Insights on the power of distributed ML development
Executive Summary
Distributed Machine Learning (ML) development is based on collaborative and structured development activities across different stakeholders.
This development method stands in contrast to regular, centralized ML development practices where data scientists cover major parts of the ML life cycle themselves.
There are major gains of Distributed ML Development practices, such as:
- higher ML throughput: Distributing ML activities on different actors, not just data scientists (DS) allow organizations to develop more ML projects at the same time.
- less dependency on AI talent capacity: Distributed workflows embed different actors in the ML value chain. Consequently, the knowledge is spread across the organization as well as easing the burden on the data scientists.
- data preparation with experts: Domain experts are ideally suited to reduced complexities and increase quality during data acquisition, data handling and data processing activities.
- higher model acceptance: Increased participation during the development results in higher acceptance and ownership of the deployed models and its predictions.

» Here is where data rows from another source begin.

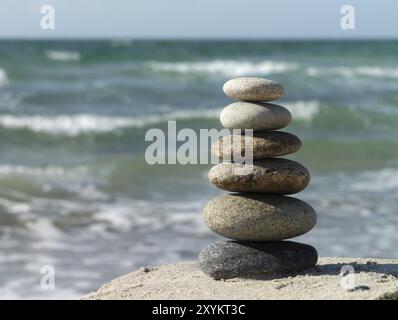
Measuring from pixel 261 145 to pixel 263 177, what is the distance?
27cm

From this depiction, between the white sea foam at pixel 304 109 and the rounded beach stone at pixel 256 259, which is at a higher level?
the white sea foam at pixel 304 109

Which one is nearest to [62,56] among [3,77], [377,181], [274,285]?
[3,77]

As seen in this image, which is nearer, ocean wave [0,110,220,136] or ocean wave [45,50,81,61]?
ocean wave [0,110,220,136]

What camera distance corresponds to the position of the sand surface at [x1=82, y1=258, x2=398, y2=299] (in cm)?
588

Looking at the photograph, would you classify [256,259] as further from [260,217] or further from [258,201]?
[258,201]

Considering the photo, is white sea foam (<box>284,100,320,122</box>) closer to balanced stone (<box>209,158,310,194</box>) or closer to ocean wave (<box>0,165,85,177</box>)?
ocean wave (<box>0,165,85,177</box>)

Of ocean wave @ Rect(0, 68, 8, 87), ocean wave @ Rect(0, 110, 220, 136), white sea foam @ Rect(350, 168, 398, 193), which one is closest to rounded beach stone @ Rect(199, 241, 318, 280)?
white sea foam @ Rect(350, 168, 398, 193)

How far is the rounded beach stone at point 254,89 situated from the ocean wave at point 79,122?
13833mm

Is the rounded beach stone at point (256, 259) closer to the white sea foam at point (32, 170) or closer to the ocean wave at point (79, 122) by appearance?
the white sea foam at point (32, 170)

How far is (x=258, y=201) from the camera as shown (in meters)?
6.48

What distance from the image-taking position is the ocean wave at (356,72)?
35.6m

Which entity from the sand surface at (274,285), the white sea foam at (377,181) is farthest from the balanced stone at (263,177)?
the white sea foam at (377,181)

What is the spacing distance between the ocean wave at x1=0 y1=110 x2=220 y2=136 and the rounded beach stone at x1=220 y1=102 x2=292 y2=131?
545 inches
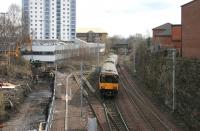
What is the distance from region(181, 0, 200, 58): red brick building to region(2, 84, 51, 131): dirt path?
573 inches

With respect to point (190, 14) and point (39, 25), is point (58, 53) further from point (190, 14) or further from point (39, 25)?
point (39, 25)

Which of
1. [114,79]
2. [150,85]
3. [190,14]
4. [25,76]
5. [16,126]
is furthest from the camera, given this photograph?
[25,76]

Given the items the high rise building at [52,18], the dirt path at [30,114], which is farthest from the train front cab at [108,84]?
the high rise building at [52,18]

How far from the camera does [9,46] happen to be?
6994 centimetres

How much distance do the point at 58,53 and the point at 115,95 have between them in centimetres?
4020

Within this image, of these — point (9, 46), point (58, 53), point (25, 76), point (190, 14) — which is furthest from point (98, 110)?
point (58, 53)

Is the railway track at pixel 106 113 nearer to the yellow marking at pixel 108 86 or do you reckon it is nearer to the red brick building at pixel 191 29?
the yellow marking at pixel 108 86

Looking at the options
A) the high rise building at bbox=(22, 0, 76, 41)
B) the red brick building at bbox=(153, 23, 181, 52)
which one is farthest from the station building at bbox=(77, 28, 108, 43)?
the red brick building at bbox=(153, 23, 181, 52)

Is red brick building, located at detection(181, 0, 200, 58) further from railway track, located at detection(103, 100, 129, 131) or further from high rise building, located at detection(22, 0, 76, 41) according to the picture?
high rise building, located at detection(22, 0, 76, 41)

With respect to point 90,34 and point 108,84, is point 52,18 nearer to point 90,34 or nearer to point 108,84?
point 90,34

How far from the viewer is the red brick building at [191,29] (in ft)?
108

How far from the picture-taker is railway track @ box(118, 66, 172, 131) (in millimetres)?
27455

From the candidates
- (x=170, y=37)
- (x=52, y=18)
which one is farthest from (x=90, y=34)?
(x=170, y=37)

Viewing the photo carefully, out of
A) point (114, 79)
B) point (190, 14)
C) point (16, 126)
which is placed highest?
point (190, 14)
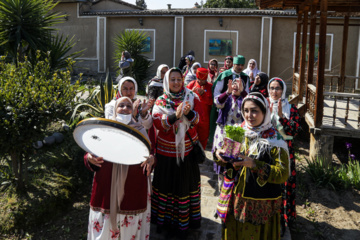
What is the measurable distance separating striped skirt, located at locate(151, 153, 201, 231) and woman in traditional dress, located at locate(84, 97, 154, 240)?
2.18 ft

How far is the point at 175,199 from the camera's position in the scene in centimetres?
403

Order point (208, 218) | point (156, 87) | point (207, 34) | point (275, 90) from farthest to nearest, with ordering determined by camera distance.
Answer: point (207, 34) → point (156, 87) → point (208, 218) → point (275, 90)

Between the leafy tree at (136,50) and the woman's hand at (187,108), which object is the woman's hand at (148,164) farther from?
the leafy tree at (136,50)

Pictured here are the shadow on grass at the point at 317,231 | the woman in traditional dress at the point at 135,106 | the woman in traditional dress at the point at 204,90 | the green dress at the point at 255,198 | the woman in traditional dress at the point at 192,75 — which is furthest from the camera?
the woman in traditional dress at the point at 192,75

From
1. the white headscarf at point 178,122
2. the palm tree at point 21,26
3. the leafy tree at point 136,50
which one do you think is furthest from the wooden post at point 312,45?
the leafy tree at point 136,50

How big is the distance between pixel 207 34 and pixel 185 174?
13973 mm

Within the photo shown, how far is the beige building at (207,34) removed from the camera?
15.8 m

MLReef is the first platform that introduces distributed Machine Learning development. They key mechanic is a hybrid between pro-code - for data scientists´ operational freedom - and no/low code - for accessibility for laymen.
In the next chapters, we will discuss and give you a preview of central elements, workflows and explicit use cases of distributed ML development.
Central elements of distributed ML development
The technical core elements of distributed ML development principles are based on the capacity of covering major parts of the ML life cycle, reproducibility and concurrency for data handling, code elements and pipelines. On top of these, workflow and accessibility mechanics need to support collaboration, flexibility and ease of use. All these elements are necessary to distribute the work across different actors within the organization, independent from their role and expertise.
In software engineering, where distributed development fundamentally originates by toolkits such as (git and git based Source Code Management (SCM) platforms. In contrast to this, data science needs several more layers and some fundamentally different workflow mechanics. In addition to SCM capacities, for versioning and working concurrently on code, DS platforms need to support easy pipeline creation from data handling, model training & evaluation as well as flexible deployment mechanism.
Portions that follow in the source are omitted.